Glitnir Wanted Loan, Not Nationalization of the Bank Skip to content

Glitnir Wanted Loan, Not Nationalization of the Bank

Prime Minister Geir H. Haarde revealed at a press conference yesterday after the state’s acquisition of a 75 percent stake in Glitnir Bank, that the bank’s leaders had originally requested a EUR 600 million (USD 866) loan from the Central Bank.

According to Haarde, the leaders of Glitnir had wanted to submit insurances although they realized that the Central Bank had to be “flexible” in order to accept them. The government deemed the insurances too weak for loan granting and rejected Glitnir’s request, Morgunbladid reports.

The government also thought granting an “emergency loan” would not give a credible message to the market, which would have extended a period of uncertainty since it would not ensure that the same situation would not emerge at the next settlement day.

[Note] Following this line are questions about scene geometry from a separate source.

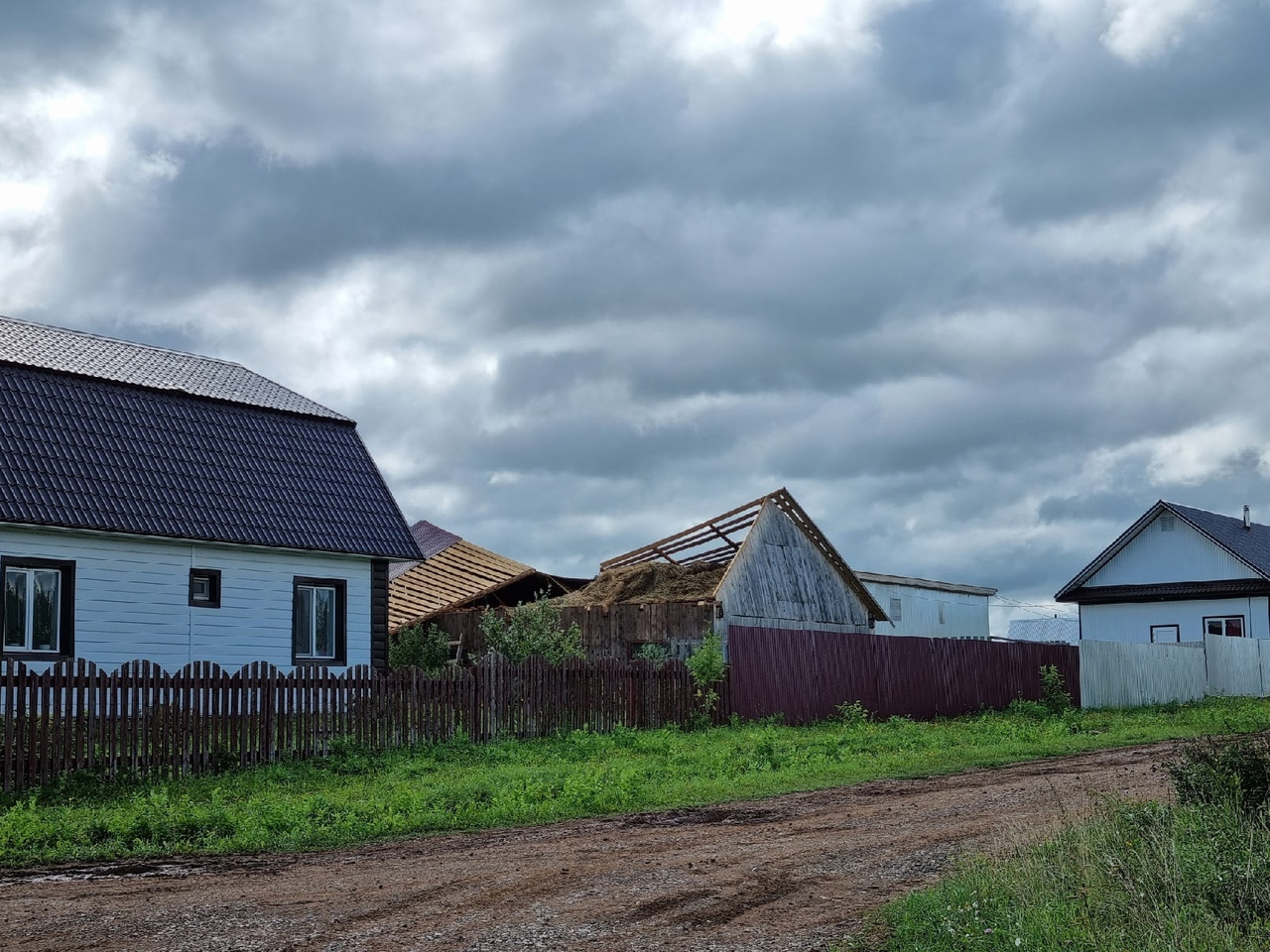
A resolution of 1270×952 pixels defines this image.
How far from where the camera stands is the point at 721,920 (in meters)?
8.23

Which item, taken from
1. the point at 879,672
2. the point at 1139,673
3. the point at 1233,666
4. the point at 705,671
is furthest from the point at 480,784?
the point at 1233,666

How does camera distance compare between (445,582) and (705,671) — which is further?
(445,582)

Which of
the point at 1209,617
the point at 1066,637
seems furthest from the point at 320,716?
the point at 1066,637

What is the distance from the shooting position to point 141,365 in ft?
83.9

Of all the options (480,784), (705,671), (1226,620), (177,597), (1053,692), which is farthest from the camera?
(1226,620)

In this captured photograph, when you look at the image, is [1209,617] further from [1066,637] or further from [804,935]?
[804,935]

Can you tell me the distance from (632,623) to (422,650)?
17.5 ft

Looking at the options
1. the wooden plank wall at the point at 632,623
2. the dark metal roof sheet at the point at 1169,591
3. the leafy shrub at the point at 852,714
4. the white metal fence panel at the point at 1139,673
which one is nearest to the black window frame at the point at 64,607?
the wooden plank wall at the point at 632,623

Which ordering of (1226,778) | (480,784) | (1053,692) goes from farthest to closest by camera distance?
(1053,692) < (480,784) < (1226,778)

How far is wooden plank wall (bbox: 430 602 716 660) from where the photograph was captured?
95.5 ft

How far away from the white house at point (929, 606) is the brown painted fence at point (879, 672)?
14.6 meters

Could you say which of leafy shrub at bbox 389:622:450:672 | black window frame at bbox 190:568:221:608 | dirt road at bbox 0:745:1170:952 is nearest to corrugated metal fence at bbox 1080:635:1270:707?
leafy shrub at bbox 389:622:450:672

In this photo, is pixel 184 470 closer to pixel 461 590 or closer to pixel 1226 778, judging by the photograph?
pixel 461 590

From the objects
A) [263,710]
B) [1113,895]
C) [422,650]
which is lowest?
[1113,895]
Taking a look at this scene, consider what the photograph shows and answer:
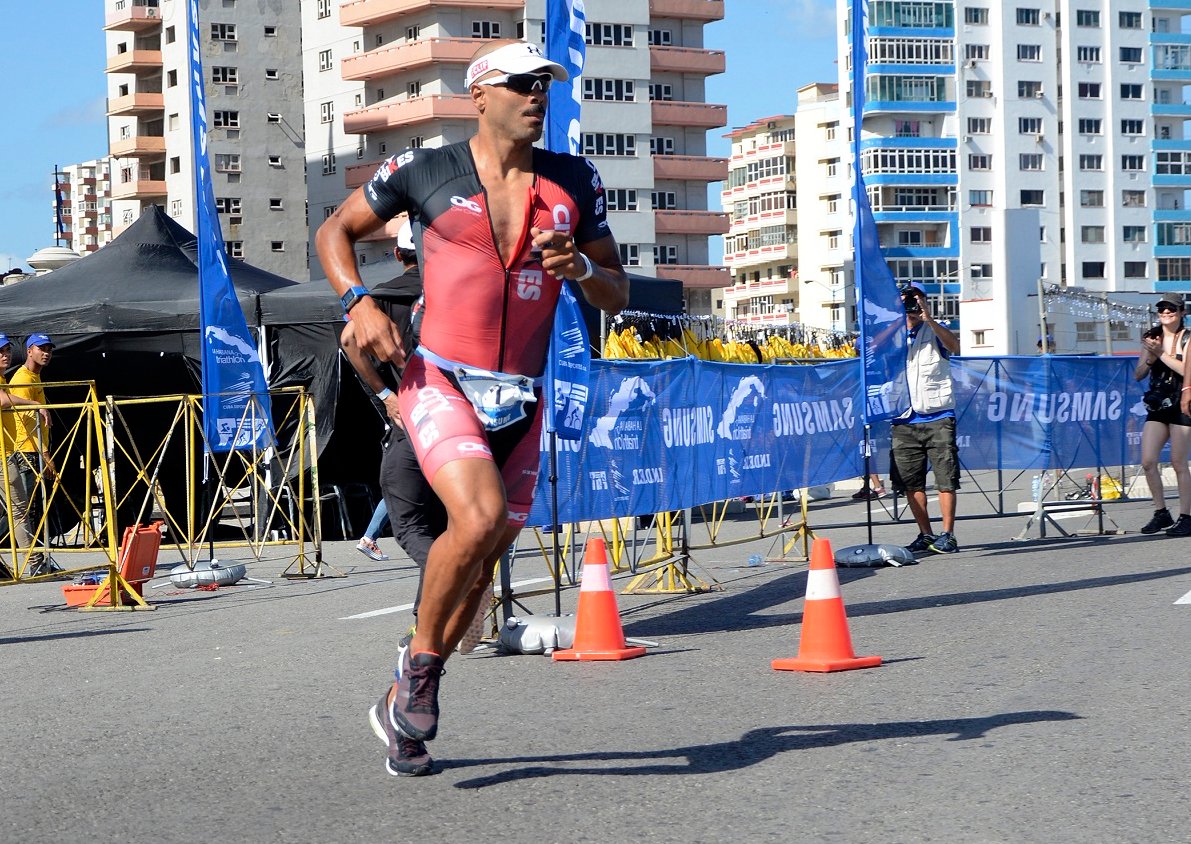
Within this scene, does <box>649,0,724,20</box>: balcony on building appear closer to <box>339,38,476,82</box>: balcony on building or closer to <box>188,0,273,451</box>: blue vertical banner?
<box>339,38,476,82</box>: balcony on building

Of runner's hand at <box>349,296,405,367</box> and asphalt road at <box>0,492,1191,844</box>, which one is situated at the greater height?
runner's hand at <box>349,296,405,367</box>

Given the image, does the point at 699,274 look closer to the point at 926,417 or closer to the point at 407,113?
the point at 407,113

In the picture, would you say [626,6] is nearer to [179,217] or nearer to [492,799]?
[179,217]

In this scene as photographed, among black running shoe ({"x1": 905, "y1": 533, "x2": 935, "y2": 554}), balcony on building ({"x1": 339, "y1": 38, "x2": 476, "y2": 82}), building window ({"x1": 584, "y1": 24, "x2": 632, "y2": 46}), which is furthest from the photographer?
building window ({"x1": 584, "y1": 24, "x2": 632, "y2": 46})

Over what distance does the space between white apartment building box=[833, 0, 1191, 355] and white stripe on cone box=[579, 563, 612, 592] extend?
116732 mm

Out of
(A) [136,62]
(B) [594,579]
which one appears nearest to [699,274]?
(A) [136,62]

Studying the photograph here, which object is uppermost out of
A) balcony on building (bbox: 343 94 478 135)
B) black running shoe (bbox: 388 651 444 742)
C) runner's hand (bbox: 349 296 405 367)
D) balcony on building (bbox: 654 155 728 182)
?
balcony on building (bbox: 343 94 478 135)

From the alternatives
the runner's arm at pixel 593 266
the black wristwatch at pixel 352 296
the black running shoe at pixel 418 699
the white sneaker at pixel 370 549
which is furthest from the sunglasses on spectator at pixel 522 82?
the white sneaker at pixel 370 549

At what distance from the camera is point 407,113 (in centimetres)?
9444

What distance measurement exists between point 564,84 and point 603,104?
89.4 metres

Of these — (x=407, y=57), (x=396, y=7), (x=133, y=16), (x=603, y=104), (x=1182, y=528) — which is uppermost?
(x=133, y=16)

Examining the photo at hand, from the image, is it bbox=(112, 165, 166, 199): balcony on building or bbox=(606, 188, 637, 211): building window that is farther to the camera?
bbox=(112, 165, 166, 199): balcony on building

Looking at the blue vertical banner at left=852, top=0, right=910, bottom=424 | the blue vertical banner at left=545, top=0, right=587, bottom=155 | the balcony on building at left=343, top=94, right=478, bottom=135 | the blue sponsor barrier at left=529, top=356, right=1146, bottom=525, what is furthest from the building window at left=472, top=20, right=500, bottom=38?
the blue vertical banner at left=545, top=0, right=587, bottom=155

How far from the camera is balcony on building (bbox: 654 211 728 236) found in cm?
10112
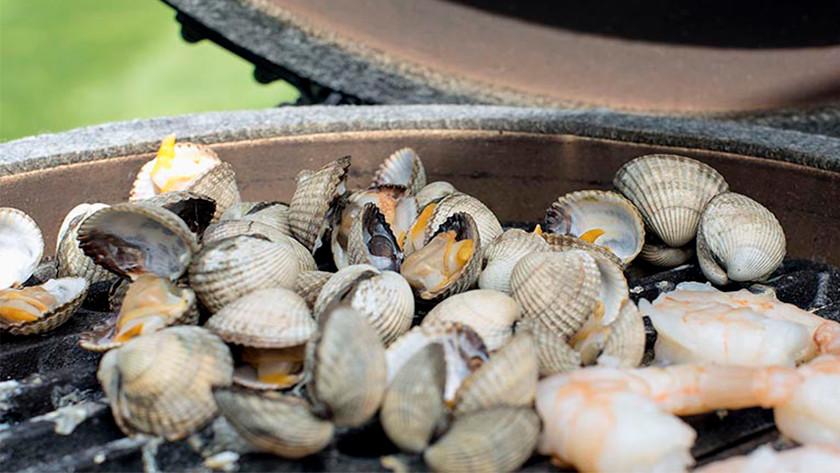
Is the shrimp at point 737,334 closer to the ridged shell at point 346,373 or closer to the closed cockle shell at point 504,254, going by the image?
the closed cockle shell at point 504,254

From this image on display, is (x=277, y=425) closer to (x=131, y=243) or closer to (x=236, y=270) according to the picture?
(x=236, y=270)

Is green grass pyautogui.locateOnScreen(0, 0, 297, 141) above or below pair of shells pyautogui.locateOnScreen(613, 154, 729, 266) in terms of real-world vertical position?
below

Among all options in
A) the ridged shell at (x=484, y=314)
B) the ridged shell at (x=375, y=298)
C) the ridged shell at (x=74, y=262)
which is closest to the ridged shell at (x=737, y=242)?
the ridged shell at (x=484, y=314)

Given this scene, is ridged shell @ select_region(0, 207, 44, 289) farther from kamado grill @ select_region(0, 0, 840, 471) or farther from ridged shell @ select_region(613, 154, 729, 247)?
ridged shell @ select_region(613, 154, 729, 247)

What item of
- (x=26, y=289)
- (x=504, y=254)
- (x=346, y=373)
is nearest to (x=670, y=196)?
(x=504, y=254)

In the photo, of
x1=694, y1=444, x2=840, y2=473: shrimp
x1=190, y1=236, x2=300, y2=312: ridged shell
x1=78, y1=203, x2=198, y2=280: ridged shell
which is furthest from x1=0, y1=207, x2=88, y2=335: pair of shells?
x1=694, y1=444, x2=840, y2=473: shrimp
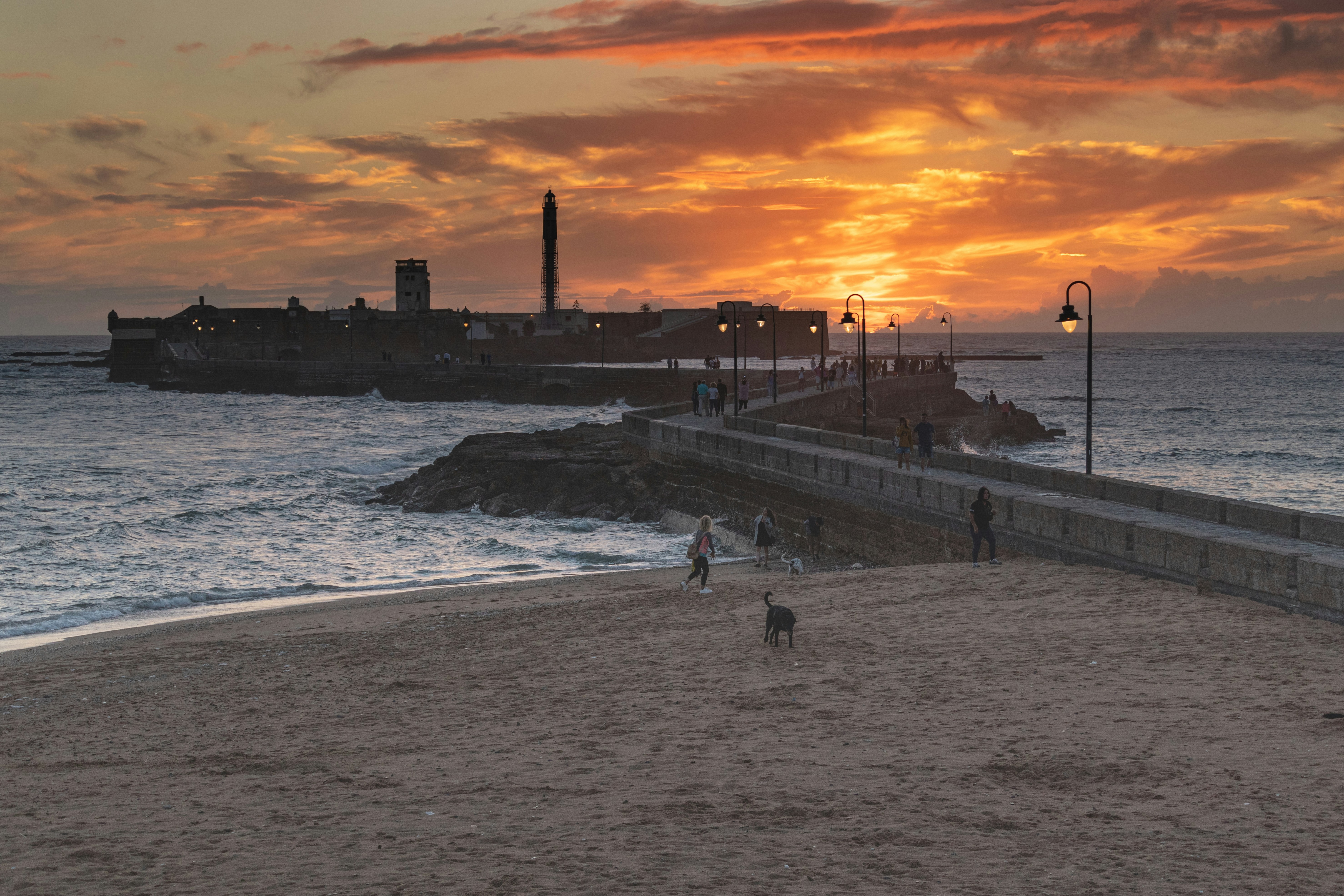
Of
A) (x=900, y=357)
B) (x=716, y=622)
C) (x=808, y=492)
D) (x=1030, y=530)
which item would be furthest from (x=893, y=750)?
(x=900, y=357)

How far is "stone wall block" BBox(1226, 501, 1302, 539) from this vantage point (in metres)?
14.4

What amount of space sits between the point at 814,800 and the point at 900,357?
71.7 m

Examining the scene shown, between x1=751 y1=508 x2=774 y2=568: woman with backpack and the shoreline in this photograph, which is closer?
the shoreline

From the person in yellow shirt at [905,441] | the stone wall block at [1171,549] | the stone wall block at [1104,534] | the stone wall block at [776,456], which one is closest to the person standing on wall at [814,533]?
the stone wall block at [776,456]

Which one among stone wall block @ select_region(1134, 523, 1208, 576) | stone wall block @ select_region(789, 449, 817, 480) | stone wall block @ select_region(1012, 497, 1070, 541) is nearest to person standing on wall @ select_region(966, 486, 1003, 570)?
stone wall block @ select_region(1012, 497, 1070, 541)

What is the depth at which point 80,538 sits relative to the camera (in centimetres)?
2802

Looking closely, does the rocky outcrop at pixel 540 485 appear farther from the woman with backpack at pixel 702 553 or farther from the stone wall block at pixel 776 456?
the woman with backpack at pixel 702 553

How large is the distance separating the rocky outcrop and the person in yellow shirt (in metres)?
9.39

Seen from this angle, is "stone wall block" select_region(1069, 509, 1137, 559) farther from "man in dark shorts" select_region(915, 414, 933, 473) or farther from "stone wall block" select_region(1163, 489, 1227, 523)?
"man in dark shorts" select_region(915, 414, 933, 473)

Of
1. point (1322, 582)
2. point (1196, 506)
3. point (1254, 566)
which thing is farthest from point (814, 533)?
point (1322, 582)

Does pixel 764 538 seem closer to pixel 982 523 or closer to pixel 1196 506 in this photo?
pixel 982 523

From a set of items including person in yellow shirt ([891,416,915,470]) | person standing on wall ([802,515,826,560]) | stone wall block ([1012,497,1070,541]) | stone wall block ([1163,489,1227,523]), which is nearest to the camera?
stone wall block ([1012,497,1070,541])

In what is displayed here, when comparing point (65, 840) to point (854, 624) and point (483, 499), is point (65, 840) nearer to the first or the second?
point (854, 624)

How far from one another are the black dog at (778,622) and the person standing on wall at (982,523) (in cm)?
463
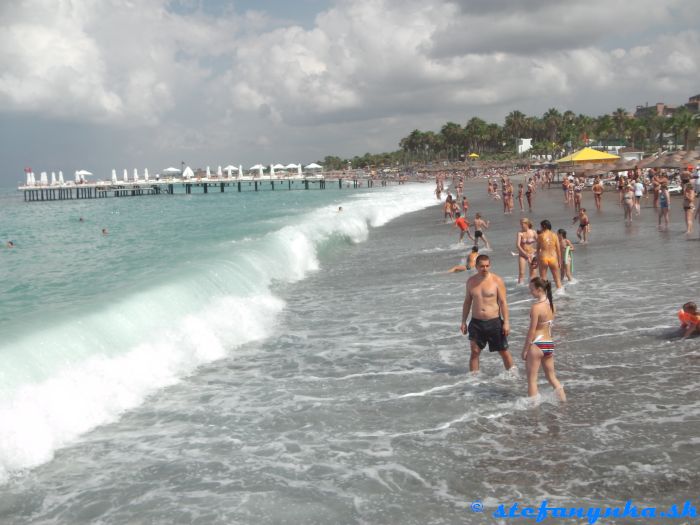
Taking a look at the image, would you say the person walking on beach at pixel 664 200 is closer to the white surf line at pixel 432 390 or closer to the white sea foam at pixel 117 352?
the white sea foam at pixel 117 352

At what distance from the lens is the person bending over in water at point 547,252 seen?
36.6 ft

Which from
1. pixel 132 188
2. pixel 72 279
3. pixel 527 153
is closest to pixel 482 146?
pixel 527 153

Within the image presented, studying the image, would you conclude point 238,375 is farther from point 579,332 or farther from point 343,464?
point 579,332

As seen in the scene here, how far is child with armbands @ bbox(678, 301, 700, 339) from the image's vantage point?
791cm

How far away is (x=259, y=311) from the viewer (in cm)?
1173

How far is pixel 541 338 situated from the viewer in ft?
20.2

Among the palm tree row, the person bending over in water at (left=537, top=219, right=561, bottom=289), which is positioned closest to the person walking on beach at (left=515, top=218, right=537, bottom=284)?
the person bending over in water at (left=537, top=219, right=561, bottom=289)

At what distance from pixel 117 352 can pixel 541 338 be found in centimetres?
572

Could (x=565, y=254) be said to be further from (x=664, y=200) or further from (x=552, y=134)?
(x=552, y=134)

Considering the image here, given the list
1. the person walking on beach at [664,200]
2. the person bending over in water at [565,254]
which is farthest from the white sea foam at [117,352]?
the person walking on beach at [664,200]

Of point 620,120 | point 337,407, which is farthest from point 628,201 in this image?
point 620,120

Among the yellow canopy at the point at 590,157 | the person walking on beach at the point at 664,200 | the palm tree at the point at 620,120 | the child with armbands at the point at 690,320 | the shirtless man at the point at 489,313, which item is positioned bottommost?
the child with armbands at the point at 690,320

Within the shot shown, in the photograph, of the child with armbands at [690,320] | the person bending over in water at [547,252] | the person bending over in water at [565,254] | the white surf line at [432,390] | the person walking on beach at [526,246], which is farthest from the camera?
the person walking on beach at [526,246]

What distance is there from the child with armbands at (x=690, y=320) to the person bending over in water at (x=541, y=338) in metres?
2.84
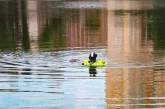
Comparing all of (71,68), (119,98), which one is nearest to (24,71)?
(71,68)

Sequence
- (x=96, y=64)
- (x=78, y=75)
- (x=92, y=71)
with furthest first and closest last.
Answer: (x=96, y=64)
(x=92, y=71)
(x=78, y=75)

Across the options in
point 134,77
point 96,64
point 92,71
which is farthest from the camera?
point 96,64

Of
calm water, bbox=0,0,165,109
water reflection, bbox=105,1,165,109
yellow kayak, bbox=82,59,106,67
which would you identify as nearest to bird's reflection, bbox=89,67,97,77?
calm water, bbox=0,0,165,109

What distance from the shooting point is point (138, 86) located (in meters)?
26.2

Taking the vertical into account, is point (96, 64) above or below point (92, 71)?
above

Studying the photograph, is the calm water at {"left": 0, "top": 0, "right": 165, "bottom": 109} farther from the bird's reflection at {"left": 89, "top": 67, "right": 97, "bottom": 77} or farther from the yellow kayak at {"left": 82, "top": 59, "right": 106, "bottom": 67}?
the yellow kayak at {"left": 82, "top": 59, "right": 106, "bottom": 67}

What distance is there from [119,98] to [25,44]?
2002cm

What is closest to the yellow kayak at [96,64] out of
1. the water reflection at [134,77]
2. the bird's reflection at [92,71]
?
the bird's reflection at [92,71]

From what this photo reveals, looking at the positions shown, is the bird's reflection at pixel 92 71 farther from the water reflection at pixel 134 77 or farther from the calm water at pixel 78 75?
the water reflection at pixel 134 77

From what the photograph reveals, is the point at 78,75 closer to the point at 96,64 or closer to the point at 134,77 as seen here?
the point at 134,77

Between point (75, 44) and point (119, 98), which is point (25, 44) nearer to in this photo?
point (75, 44)

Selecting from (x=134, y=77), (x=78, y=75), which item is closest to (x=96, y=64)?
(x=78, y=75)

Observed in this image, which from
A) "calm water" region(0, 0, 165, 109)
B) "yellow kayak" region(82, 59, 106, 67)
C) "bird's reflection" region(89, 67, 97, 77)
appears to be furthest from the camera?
"yellow kayak" region(82, 59, 106, 67)

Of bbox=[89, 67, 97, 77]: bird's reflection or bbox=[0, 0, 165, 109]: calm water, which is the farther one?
bbox=[89, 67, 97, 77]: bird's reflection
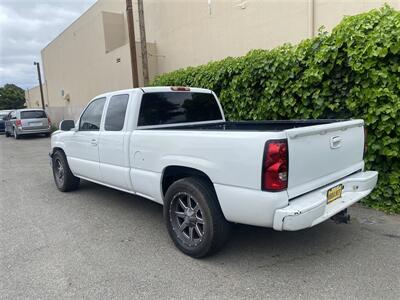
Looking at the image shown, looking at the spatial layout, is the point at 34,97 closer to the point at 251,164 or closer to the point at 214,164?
the point at 214,164

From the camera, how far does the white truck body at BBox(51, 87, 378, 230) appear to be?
108 inches

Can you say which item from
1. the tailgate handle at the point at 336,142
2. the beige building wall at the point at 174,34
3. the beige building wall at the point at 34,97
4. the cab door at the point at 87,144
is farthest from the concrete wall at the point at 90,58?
the tailgate handle at the point at 336,142

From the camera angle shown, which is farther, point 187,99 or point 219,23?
point 219,23

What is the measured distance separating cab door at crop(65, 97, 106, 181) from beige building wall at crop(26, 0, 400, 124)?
610cm

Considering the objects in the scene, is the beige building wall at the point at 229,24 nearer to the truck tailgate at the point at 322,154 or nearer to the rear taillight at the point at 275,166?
the truck tailgate at the point at 322,154

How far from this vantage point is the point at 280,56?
561 centimetres

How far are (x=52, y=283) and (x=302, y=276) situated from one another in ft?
7.89

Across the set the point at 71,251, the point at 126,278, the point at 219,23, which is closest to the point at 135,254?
the point at 126,278

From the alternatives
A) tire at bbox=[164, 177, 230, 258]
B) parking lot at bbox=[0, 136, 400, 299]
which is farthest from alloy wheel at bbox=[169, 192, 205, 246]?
parking lot at bbox=[0, 136, 400, 299]

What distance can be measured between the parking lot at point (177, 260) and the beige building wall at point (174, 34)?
5575mm

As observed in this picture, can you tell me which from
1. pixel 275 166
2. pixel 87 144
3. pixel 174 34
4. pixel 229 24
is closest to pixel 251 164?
pixel 275 166

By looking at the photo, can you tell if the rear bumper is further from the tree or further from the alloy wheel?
the tree

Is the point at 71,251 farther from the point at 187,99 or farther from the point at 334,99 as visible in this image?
the point at 334,99

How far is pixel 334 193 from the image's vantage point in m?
3.23
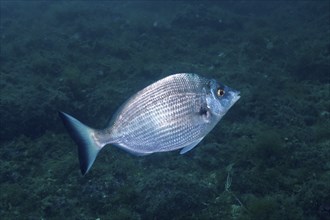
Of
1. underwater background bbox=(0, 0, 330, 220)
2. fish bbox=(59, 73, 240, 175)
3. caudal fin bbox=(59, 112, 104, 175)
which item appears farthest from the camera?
underwater background bbox=(0, 0, 330, 220)

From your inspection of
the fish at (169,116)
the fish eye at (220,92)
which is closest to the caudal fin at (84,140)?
the fish at (169,116)

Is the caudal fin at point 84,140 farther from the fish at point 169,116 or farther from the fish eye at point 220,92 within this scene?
the fish eye at point 220,92

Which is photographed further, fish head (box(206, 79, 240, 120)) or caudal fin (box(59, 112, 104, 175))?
fish head (box(206, 79, 240, 120))

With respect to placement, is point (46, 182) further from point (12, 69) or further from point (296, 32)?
point (296, 32)

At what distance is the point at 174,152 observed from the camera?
7.21m

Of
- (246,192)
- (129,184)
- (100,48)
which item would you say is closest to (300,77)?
(246,192)

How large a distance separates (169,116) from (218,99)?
1.72 feet

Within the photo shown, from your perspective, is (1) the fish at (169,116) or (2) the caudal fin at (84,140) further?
(1) the fish at (169,116)

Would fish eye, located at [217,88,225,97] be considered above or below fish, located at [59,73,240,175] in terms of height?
above

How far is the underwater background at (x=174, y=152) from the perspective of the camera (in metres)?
5.66

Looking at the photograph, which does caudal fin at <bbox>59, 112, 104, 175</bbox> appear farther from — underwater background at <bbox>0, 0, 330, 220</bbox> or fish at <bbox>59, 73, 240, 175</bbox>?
underwater background at <bbox>0, 0, 330, 220</bbox>

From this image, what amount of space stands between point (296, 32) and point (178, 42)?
5849 mm

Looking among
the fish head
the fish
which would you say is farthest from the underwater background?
the fish head

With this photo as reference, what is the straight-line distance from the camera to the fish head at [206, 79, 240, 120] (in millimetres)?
3395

“It would have been irresponsible of authorities to treat the funds of the public in such a way,” Haarde said.

The bankruptcy of Lehman Brothers on September 15 is believed to have been a major factor in Glitnir’s credit crunch. Following the event, faith dwindled on the financial market and the bank’s loan channels closed one after the other.

According to Morgunbladid, many of Glitnir’s shareholders are dissatisfied with the nationalization of the bank, pondering whether the bank’s leaders had been too quick in accepting the process after their request for a loan was rejected.

Chairman of the Central Bank board of directors Davíd Oddsson said at a press conference yesterday that no other bank had sought assistance from the Central Bank.

Oddsson said the financial situation of Glitnir Bank had changed suddenly and “if we had not taken these actions the worth of shares in the bank would have been zero. If the bank is not helped during difficult times it does not survive.”

CEO of Glitnir Bank Lárus Welding said at the same press conference that the intervention of the state strengthened the equity position of Glitnir considerably, left no doubt on the financial situation of the bank and was consistent with actions taken in Iceland’s neighboring countries, but “it has unfortunately had a negative impact on current shareholders.”